Goal A =
From the data augmentation quiz, reproduce word for word the passage starting at "9. Which data" and ending at "change the label.".
Goal B =
Condense the paragraph of the data augmentation quiz that begins "Data augmentation should create variations" into a short bulleted list that keeps its main facts.

Text segment =
# # # #
Concept Tested: Time Complexity, Standardization, Computational Complexity

9. Which data augmentation technique would be inappropriate for a digit classification task (0-9)?

  1. Adding small amounts of random noise
  2. Rotating images by 180 degrees
  3. Slightly shifting images horizontally and vertically
  4. Applying small random scaling
Show Answer

The correct answer is B.

Data augmentation should create variations that preserve the true label. Rotating digits by 180 degrees would change a '6' into a '9' or a '1' into an upside-down '1' that might be unrecognizable, fundamentally altering the meaning. Small rotations (like ±15 degrees), noise, shifts, and scaling are appropriate because they simulate real-world variations (handwriting angle, position, size) without changing what digit is represented. Augmentation guidelines: only apply transformations that reflect realistic variations and don't change the label.
# # # #
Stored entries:
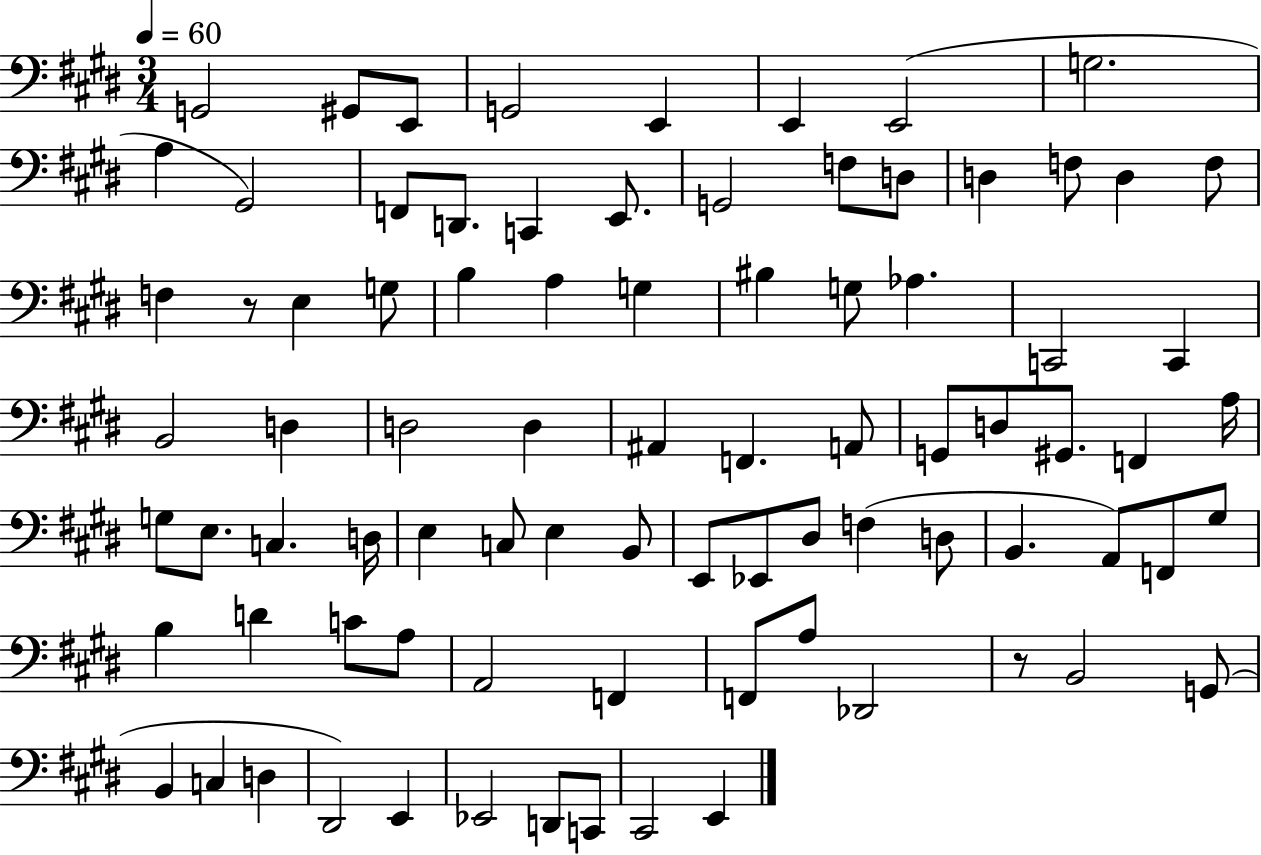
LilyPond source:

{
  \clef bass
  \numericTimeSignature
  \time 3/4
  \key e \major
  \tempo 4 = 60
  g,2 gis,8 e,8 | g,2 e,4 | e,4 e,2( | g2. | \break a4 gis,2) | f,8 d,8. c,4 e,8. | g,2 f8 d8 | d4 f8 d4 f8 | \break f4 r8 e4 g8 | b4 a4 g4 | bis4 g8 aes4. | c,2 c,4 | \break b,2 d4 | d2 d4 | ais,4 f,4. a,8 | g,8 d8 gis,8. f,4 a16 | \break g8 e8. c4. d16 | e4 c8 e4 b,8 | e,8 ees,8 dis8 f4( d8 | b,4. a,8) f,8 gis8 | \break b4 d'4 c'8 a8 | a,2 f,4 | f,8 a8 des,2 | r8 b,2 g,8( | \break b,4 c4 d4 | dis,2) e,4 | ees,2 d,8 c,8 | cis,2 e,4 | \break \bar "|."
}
# # # #
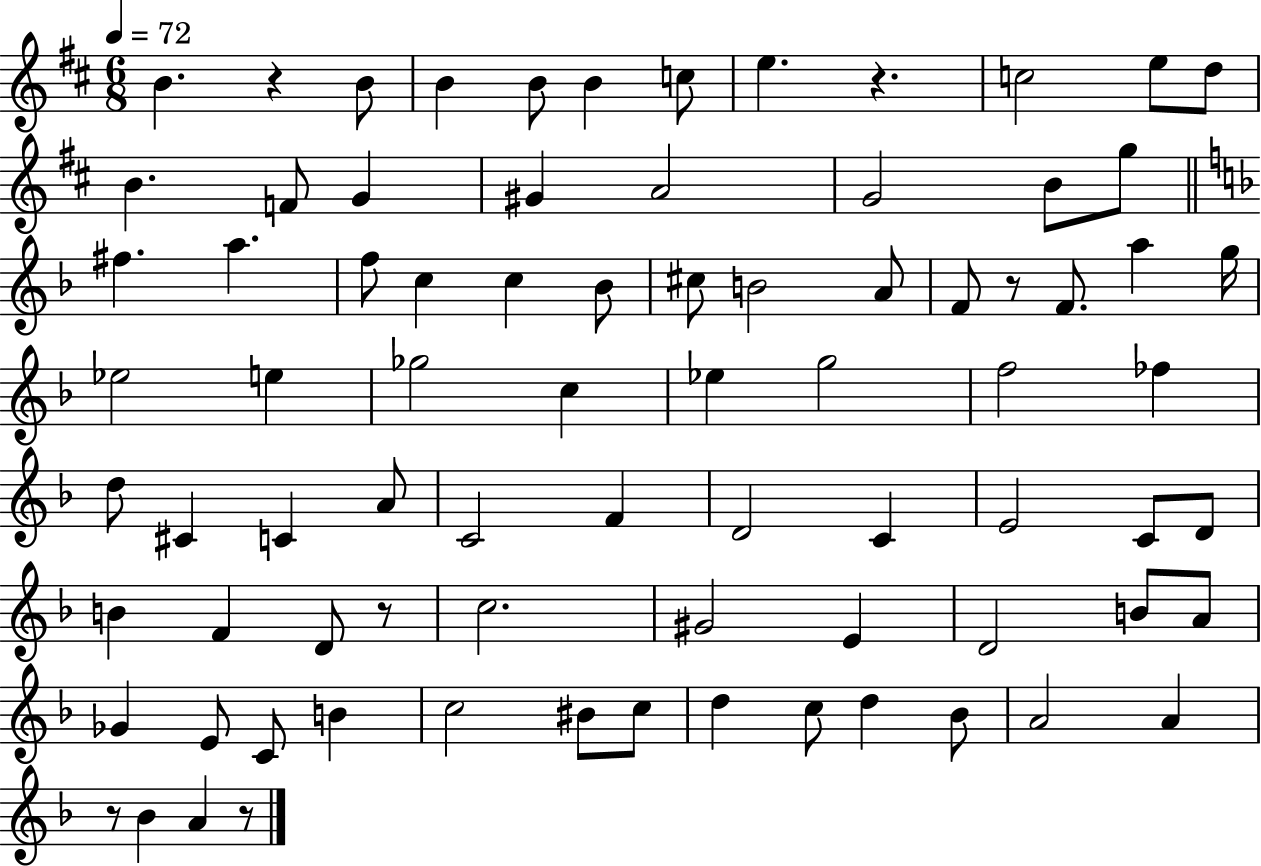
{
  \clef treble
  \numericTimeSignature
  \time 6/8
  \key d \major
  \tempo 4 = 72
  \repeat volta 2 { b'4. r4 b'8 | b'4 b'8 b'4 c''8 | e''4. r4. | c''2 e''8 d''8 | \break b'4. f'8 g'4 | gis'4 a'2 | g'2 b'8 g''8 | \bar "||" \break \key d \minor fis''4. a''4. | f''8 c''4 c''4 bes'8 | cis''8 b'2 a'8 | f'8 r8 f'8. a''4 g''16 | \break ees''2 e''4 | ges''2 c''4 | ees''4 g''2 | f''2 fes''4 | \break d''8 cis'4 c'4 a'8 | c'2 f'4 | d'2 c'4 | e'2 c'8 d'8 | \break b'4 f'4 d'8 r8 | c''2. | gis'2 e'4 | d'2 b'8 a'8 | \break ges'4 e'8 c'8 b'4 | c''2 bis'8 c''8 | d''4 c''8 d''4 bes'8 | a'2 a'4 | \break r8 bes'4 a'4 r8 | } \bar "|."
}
# # # #
Task solution A =
9. Which data augmentation technique would be inappropriate for a digit classification task (0-9)?

  1. Adding small amounts of random noise
  2. Rotating images by 180 degrees
  3. Slightly shifting images horizontally and vertically
  4. Applying small random scaling
Show Answer

The correct answer is B.

Data augmentation should create variations that preserve the true label. Rotating digits by 180 degrees would change a '6' into a '9' or a '1' into an upside-down '1' that might be unrecognizable, fundamentally altering the meaning. Small rotations (like ±15 degrees), noise, shifts, and scaling are appropriate because they simulate real-world variations (handwriting angle, position, size) without changing what digit is represented. Augmentation guidelines: only apply transformations that reflect realistic variations and don't change the label.

Task solution B =
- Data augmentation should produce variations that keep the true label.
- Rotating digits by 180 degrees turns a '6' into a '9' or a '1' into a possibly unrecognizable upside-down '1', changing the meaning.
- Small rotations (about ±15 degrees), noise, shifts, and scaling are suitable because they mimic real-world variations in handwriting angle, position, and size without changing the digit.
- Guideline: apply only transformations that reflect realistic variations and leave the label unchanged.